Exercise brief: Reproduce the rows below, substituting "insect leg" for every occurrence of "butterfly leg" and leaving everything else unchanged.

Provided material:
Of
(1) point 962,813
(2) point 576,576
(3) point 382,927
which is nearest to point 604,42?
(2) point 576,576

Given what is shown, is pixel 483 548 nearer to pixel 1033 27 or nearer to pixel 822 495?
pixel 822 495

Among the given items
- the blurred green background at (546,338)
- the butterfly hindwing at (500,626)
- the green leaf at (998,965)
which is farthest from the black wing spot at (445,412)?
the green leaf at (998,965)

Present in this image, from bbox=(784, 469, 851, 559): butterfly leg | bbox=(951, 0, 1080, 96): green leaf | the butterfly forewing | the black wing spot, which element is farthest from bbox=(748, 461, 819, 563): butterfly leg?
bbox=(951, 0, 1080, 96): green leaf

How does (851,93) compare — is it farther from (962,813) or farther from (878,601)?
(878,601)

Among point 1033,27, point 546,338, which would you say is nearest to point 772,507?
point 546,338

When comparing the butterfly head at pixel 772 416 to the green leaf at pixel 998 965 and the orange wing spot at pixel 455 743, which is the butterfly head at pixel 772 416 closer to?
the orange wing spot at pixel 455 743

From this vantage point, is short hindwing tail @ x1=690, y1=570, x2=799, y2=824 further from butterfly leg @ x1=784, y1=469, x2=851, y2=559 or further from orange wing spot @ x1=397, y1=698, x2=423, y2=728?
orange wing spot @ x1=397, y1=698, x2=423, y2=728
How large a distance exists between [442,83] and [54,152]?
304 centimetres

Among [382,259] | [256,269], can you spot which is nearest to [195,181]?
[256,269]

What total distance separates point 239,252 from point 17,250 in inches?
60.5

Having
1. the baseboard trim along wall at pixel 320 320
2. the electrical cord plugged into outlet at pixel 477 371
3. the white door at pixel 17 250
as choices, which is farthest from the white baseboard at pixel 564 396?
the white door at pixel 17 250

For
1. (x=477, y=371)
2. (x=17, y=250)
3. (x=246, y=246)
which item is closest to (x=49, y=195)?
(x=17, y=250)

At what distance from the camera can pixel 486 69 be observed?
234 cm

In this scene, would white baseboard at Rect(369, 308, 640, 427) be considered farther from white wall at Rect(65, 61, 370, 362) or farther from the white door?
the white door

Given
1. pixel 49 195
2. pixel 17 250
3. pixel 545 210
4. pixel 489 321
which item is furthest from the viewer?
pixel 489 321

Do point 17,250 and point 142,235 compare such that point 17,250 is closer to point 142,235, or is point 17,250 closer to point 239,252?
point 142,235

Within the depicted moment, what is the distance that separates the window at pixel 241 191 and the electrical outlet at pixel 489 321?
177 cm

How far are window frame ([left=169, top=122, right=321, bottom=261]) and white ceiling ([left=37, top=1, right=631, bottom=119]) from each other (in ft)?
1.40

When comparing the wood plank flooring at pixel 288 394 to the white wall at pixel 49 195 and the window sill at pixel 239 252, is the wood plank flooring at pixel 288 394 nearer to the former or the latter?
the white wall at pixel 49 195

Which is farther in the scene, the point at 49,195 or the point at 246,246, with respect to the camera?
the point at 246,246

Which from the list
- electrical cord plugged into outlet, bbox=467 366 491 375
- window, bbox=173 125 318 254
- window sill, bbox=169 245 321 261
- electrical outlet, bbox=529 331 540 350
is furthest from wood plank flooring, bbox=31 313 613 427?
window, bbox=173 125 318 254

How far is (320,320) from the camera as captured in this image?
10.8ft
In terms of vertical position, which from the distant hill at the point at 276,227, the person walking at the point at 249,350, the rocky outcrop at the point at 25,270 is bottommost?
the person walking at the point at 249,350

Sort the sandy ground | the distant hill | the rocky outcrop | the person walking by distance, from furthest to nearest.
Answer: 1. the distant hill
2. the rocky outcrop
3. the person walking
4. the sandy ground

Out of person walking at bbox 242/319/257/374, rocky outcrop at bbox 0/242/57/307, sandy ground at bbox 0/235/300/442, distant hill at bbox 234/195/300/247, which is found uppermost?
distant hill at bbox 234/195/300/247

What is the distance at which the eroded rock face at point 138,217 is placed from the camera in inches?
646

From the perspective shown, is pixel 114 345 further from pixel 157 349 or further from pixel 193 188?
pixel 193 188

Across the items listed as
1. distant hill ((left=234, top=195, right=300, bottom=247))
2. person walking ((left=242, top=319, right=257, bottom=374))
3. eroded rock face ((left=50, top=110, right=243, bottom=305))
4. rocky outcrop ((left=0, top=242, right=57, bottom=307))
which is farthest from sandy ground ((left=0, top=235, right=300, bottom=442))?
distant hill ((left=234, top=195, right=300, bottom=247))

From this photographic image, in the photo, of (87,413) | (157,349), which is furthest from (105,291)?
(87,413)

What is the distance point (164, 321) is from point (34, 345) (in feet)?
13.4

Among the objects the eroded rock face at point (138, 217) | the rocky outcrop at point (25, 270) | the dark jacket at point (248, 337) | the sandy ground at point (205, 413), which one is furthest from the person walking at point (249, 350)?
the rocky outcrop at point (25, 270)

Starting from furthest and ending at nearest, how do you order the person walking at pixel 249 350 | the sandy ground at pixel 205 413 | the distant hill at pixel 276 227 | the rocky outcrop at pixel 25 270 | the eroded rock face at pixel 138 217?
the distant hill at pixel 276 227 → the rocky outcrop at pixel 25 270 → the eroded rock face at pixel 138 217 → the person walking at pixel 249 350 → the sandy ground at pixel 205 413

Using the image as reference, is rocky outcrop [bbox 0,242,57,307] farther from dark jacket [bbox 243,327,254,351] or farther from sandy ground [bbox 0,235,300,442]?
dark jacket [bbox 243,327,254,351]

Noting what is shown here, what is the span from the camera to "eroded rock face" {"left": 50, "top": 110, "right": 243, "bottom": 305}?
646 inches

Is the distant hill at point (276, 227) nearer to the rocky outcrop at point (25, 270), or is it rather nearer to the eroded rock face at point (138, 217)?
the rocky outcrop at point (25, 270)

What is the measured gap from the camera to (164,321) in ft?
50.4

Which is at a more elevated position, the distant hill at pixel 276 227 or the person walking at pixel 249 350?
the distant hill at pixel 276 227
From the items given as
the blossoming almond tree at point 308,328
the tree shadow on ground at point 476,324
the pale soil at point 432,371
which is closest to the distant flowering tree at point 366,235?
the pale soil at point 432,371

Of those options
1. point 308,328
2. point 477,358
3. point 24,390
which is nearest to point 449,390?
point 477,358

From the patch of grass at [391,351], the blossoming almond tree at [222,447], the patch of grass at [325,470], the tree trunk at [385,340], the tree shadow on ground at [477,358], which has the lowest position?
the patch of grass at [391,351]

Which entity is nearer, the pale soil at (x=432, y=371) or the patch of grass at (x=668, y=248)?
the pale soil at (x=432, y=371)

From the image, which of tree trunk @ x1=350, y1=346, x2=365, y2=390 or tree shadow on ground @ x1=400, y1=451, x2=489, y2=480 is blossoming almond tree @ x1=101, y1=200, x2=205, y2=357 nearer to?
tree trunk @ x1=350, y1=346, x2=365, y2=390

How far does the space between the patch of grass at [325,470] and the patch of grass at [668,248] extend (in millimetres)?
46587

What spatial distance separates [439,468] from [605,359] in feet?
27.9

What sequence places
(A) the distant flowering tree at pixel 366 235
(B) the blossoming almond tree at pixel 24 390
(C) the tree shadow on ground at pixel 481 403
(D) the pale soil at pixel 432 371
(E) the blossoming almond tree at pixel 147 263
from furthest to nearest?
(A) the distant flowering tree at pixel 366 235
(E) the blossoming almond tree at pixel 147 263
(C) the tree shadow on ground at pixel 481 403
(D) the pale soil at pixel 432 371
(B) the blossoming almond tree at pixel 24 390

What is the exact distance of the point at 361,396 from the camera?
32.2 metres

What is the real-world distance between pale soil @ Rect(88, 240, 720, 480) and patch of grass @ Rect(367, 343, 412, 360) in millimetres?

Response to the exercise:
Of
(1) point 962,813
(2) point 576,576
(3) point 382,927
which is nearest to point 604,42?
(2) point 576,576

Given what is shown, is pixel 483 548 nearer to pixel 1033 27 or nearer to pixel 822 495?
pixel 822 495

Among the given items
- the blurred green background at (546,338)
- the butterfly hindwing at (500,626)
- the green leaf at (998,965)
which is farthest from the black wing spot at (445,412)?
the green leaf at (998,965)

Present in this image, from bbox=(784, 469, 851, 559): insect leg | bbox=(951, 0, 1080, 96): green leaf | the butterfly forewing | the black wing spot, which element is farthest from bbox=(748, 461, 819, 563): insect leg?
bbox=(951, 0, 1080, 96): green leaf

How does (851,93) compare — is it farther from (962,813) or farther from (878,601)?
(878,601)

Among point 1033,27, point 546,338, which would you say is nearest to point 772,507?
point 546,338

When comparing the butterfly head at pixel 772 416 to the green leaf at pixel 998 965 and the orange wing spot at pixel 455 743, which is the butterfly head at pixel 772 416 closer to?
the orange wing spot at pixel 455 743

From this vantage point, is short hindwing tail @ x1=690, y1=570, x2=799, y2=824 further from insect leg @ x1=784, y1=469, x2=851, y2=559 or further from orange wing spot @ x1=397, y1=698, x2=423, y2=728?
orange wing spot @ x1=397, y1=698, x2=423, y2=728
How large a distance exists between [442,83] and [54,152]?
304 centimetres

Among [382,259] | [256,269], can you spot which is nearest to [195,181]?
[256,269]

What total distance separates point 239,252 from point 17,250 in inches?
60.5

Having
1. the baseboard trim along wall at pixel 320 320
2. the electrical cord plugged into outlet at pixel 477 371
3. the white door at pixel 17 250
as choices, which is farthest from the white baseboard at pixel 564 396?
the white door at pixel 17 250

For
1. (x=477, y=371)
2. (x=17, y=250)
3. (x=246, y=246)
which item is closest to (x=49, y=195)?
(x=17, y=250)

At what distance from the camera can pixel 486 69 be observed?
234 cm

In this scene, would white baseboard at Rect(369, 308, 640, 427) be considered farther from white wall at Rect(65, 61, 370, 362) or farther from the white door?
the white door

Given
1. pixel 49 195
2. pixel 17 250
3. pixel 545 210
4. pixel 489 321
which item is furthest from the viewer?
pixel 489 321

Do point 17,250 and point 142,235 compare such that point 17,250 is closer to point 142,235, or is point 17,250 closer to point 239,252?
point 142,235

Within the depicted moment, what is the distance that separates the window at pixel 241 191 and the electrical outlet at pixel 489 321?
177 cm

How far are window frame ([left=169, top=122, right=321, bottom=261]) and white ceiling ([left=37, top=1, right=631, bottom=119]) from each other (in ft)?
1.40

When comparing the wood plank flooring at pixel 288 394 to the white wall at pixel 49 195 and the window sill at pixel 239 252, is the wood plank flooring at pixel 288 394 nearer to the former or the latter?
the white wall at pixel 49 195

Which is farther in the scene, the point at 49,195 or the point at 246,246, with respect to the camera?
the point at 246,246

Which from the list
- electrical cord plugged into outlet, bbox=467 366 491 375
- window, bbox=173 125 318 254
- window sill, bbox=169 245 321 261
- electrical outlet, bbox=529 331 540 350
is furthest from wood plank flooring, bbox=31 313 613 427?
window, bbox=173 125 318 254

How far is (320,320) from the camera as captured in this image?
10.8ft
In terms of vertical position, which from the distant hill at the point at 276,227, the person walking at the point at 249,350, the rocky outcrop at the point at 25,270 is bottommost?
the person walking at the point at 249,350

Sort the sandy ground | the distant hill | the rocky outcrop | the person walking by distance, from furthest to nearest.
Answer: 1. the distant hill
2. the rocky outcrop
3. the person walking
4. the sandy ground

Out of person walking at bbox 242/319/257/374, rocky outcrop at bbox 0/242/57/307, sandy ground at bbox 0/235/300/442, distant hill at bbox 234/195/300/247, which is found uppermost?
distant hill at bbox 234/195/300/247

What is the distance at which the eroded rock face at point 138,217 is placed from the camera in inches?
646

From the perspective shown, is pixel 114 345 further from pixel 157 349 or further from pixel 193 188?
pixel 193 188

Across the items listed as
1. distant hill ((left=234, top=195, right=300, bottom=247))
2. person walking ((left=242, top=319, right=257, bottom=374))
3. eroded rock face ((left=50, top=110, right=243, bottom=305))
4. rocky outcrop ((left=0, top=242, right=57, bottom=307))
which is farthest from sandy ground ((left=0, top=235, right=300, bottom=442))?
distant hill ((left=234, top=195, right=300, bottom=247))

From this photographic image, in the photo, of (87,413) | (157,349), which is furthest from (105,291)?
(87,413)

What is the distance point (164, 321) is from point (34, 345) (in feet)?
13.4

Among the objects the eroded rock face at point (138, 217) | the rocky outcrop at point (25, 270) | the dark jacket at point (248, 337) | the sandy ground at point (205, 413), which one is furthest from the person walking at point (249, 350)?
the rocky outcrop at point (25, 270)

Starting from furthest and ending at nearest, how do you order the person walking at pixel 249 350 | the sandy ground at pixel 205 413 | the distant hill at pixel 276 227 | the rocky outcrop at pixel 25 270 | the eroded rock face at pixel 138 217?
the distant hill at pixel 276 227 → the rocky outcrop at pixel 25 270 → the eroded rock face at pixel 138 217 → the person walking at pixel 249 350 → the sandy ground at pixel 205 413

Using the image as reference, is rocky outcrop [bbox 0,242,57,307] farther from dark jacket [bbox 243,327,254,351] or farther from sandy ground [bbox 0,235,300,442]?
dark jacket [bbox 243,327,254,351]

Noting what is shown here, what is the span from the camera to "eroded rock face" {"left": 50, "top": 110, "right": 243, "bottom": 305}?
646 inches

Is the distant hill at point (276, 227) nearer to the rocky outcrop at point (25, 270), or is it rather nearer to the eroded rock face at point (138, 217)?
the rocky outcrop at point (25, 270)

What is the measured gap from the camera to (164,321) in ft?
50.4

Which is at a more elevated position, the distant hill at pixel 276 227 or the person walking at pixel 249 350?
the distant hill at pixel 276 227
From the items given as
the blossoming almond tree at point 308,328
the tree shadow on ground at point 476,324
the pale soil at point 432,371
which is closest to the distant flowering tree at point 366,235?
the pale soil at point 432,371

Of those options
1. point 308,328
2. point 477,358
3. point 24,390
which is nearest to point 449,390?
point 477,358

From the patch of grass at [391,351], the blossoming almond tree at [222,447], the patch of grass at [325,470], the tree trunk at [385,340], the tree shadow on ground at [477,358], which has the lowest position?
the patch of grass at [391,351]

Which entity is nearer, the pale soil at (x=432, y=371) or the patch of grass at (x=668, y=248)?
the pale soil at (x=432, y=371)

From the image, which of tree trunk @ x1=350, y1=346, x2=365, y2=390 or tree shadow on ground @ x1=400, y1=451, x2=489, y2=480 is blossoming almond tree @ x1=101, y1=200, x2=205, y2=357 nearer to?
tree trunk @ x1=350, y1=346, x2=365, y2=390

How far does the space between the patch of grass at [325,470] and the patch of grass at [668,248] extend (in millimetres)?
46587

What spatial distance separates [439,468] from [605,359] in feet?
27.9

What sequence places
(A) the distant flowering tree at pixel 366 235
(B) the blossoming almond tree at pixel 24 390
(C) the tree shadow on ground at pixel 481 403
(D) the pale soil at pixel 432 371
(E) the blossoming almond tree at pixel 147 263
from furthest to nearest?
(A) the distant flowering tree at pixel 366 235
(E) the blossoming almond tree at pixel 147 263
(C) the tree shadow on ground at pixel 481 403
(D) the pale soil at pixel 432 371
(B) the blossoming almond tree at pixel 24 390

What is the exact distance of the point at 361,396 from the camera?
32.2 metres

What is the real-world distance between pale soil @ Rect(88, 240, 720, 480) and patch of grass @ Rect(367, 343, 412, 360) in millimetres?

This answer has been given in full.